Mieten oder kaufen 2026: Was lohnt sich wirklich mehr?
Die ehrliche Antwort: Es kommt darauf an. Beide Optionen haben klare Vor- und Nachteile. Wir zeigen dir die entscheidenden Faktoren und wann welche Option besser ist.
Die entscheidenden Faktoren
Die Entscheidung Mieten vs. Kaufen hängt hauptsächlich von drei Faktoren ab: dem Preis-Miete-Verhältnis, deiner geplanten Wohndauer und deinem verfügbaren Eigenkapital.
Der Kaufpreisfaktor – die wichtigste Kennzahl
Der Kaufpreisfaktor (Kaufpreis / Jahreskaltmiete) zeigt ob eine Immobilie günstig oder teuer bewertet ist:
| Kaufpreisfaktor | Bewertung | Typische Lagen |
|---|---|---|
| unter 20 | Günstig – Kaufen attraktiv | Ländliche Regionen, ostdeutsche Städte |
| 20–25 | Fair bewertet | B-Städte: Leipzig, Dresden, Erfurt |
| 25–30 | Teuer – kritisch prüfen | Mittelgroße Städte |
| über 30 | Sehr teuer – Mieten oft besser | München, Hamburg, Berlin, Frankfurt |
Beispiel München: 80m² Wohnung kostet 800.000 € (Kaufpreis) bei 2.000 € Kaltmiete/Monat = 24.000 €/Jahr. Faktor: 33. Finanziell spricht vieles fürs Mieten.
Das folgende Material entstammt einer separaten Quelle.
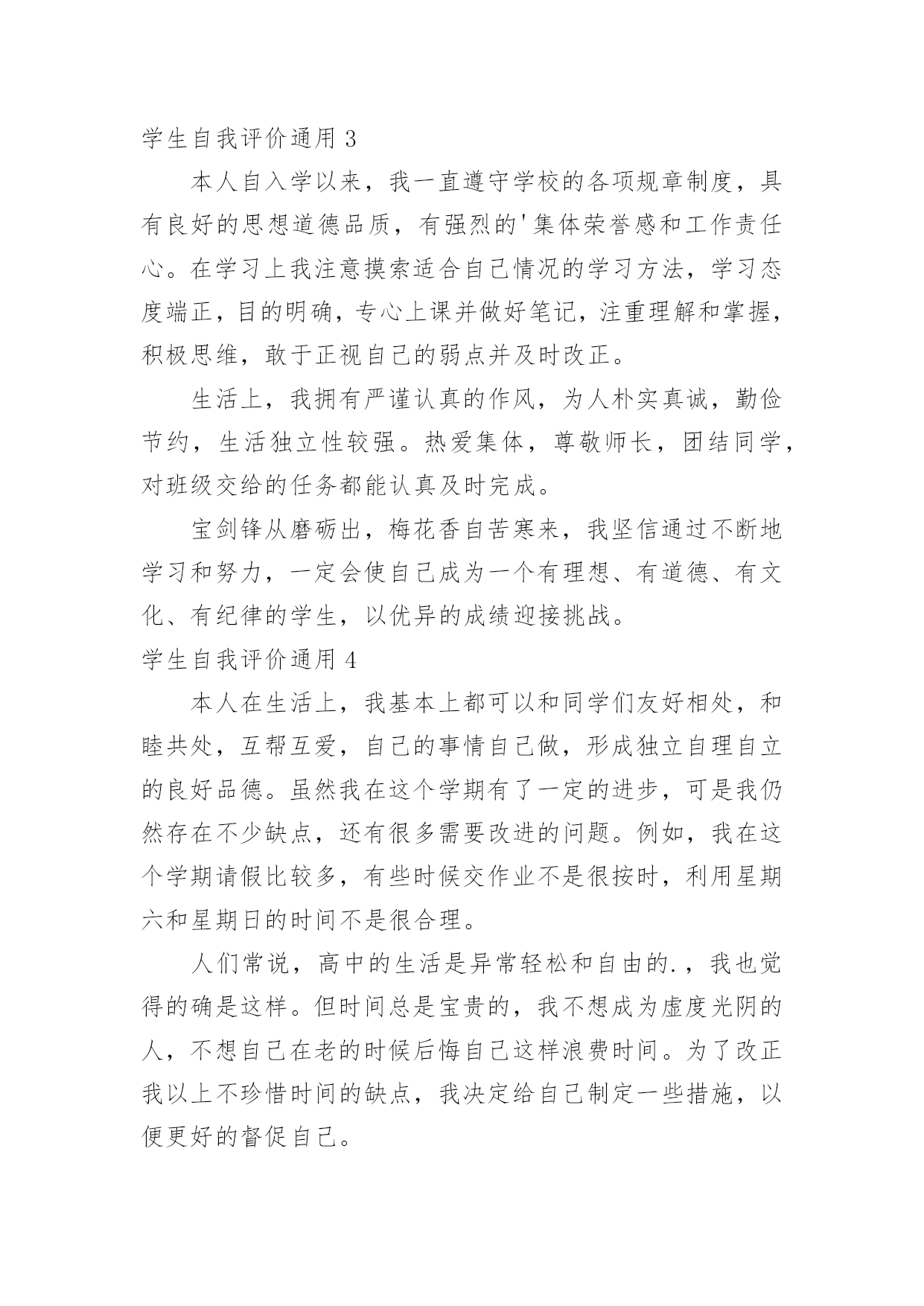 学生自我评价通用 3

本人自入学以来，我一直遵守学校的各项规章制度，具有良好的思想道德品质，有强烈的'集体荣誉感和工作责任心。在学习上我注意摸索适合自己情况的学习方法，学习态度端正，目的明确，专心上课并做好笔记，注重理解和掌握，积极思维，敢于正视自己的弱点并及时改正。

生活上，我拥有严谨认真的作风，为人朴实真诚，勤俭节约，生活独立性较强。热爱集体，尊敬师长，团结同学，对班级交给的任务都能认真及时完成。

宝剑锋从磨砺出，梅花香自苦寒来，我坚信通过不断地学习和努力，一定会使自己成为一个有理想、有道德、有文化、有纪律的学生，以优异的成绩迎接挑战。

学生自我评价通用 4

本人在生活上，我基本上都可以和同学们友好相处，和睦共处，互帮互爱，自己的事情自己做，形成独立自理自立的良好品德。虽然我在这个学期有了一定的进步，可是我仍然存在不少缺点，还有很多需要改进的问题。例如，我在这个学期请假比较多，有些时候交作业不是很按时，利用星期六和星期日的时间不是很合理。

人们常说，高中的生活是异常轻松和自由的.，我也觉得的确是这样。但时间总是宝贵的，我不想成为虚度光阴的人，不想自己在老的时候后悔自己这样浪费时间。为了改正我以上不珍惜时间的缺点，我决定给自己制定一些措施，以便更好的督促自己。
Beispiel Leipzig: 80m² kostet 250.000 € bei 900 € Kaltmiete/Monat = 10.800 €/Jahr. Faktor: 23. Kaufen ist hier deutlich attraktiver.
Vor- und Nachteile im Vergleich
Wann lohnt sich kaufen?
- Kaufpreisfaktor unter 25
- Du planst mindestens 8–10 Jahre zu bleiben
- Du hast 20–30% Eigenkapital plus Nebenkosten
- Dein Einkommen ist stabil und sicher
- Die Monatsrate liegt unter 35% deines Nettoeinkommens
Die unterschätzte Alternative: Mieten + ETF-Sparplan
Wer in einer teuren Stadt mit Faktor 35+ wohnt, fährt oft besser wenn er das Eigenkapital in ETFs investiert statt in eine teure Immobilie. Die gesparte Differenz zwischen Kauf- und Mietkosten monatlich in ETFs angelegt kann langfristig mehr Rendite bringen als die Immobilie.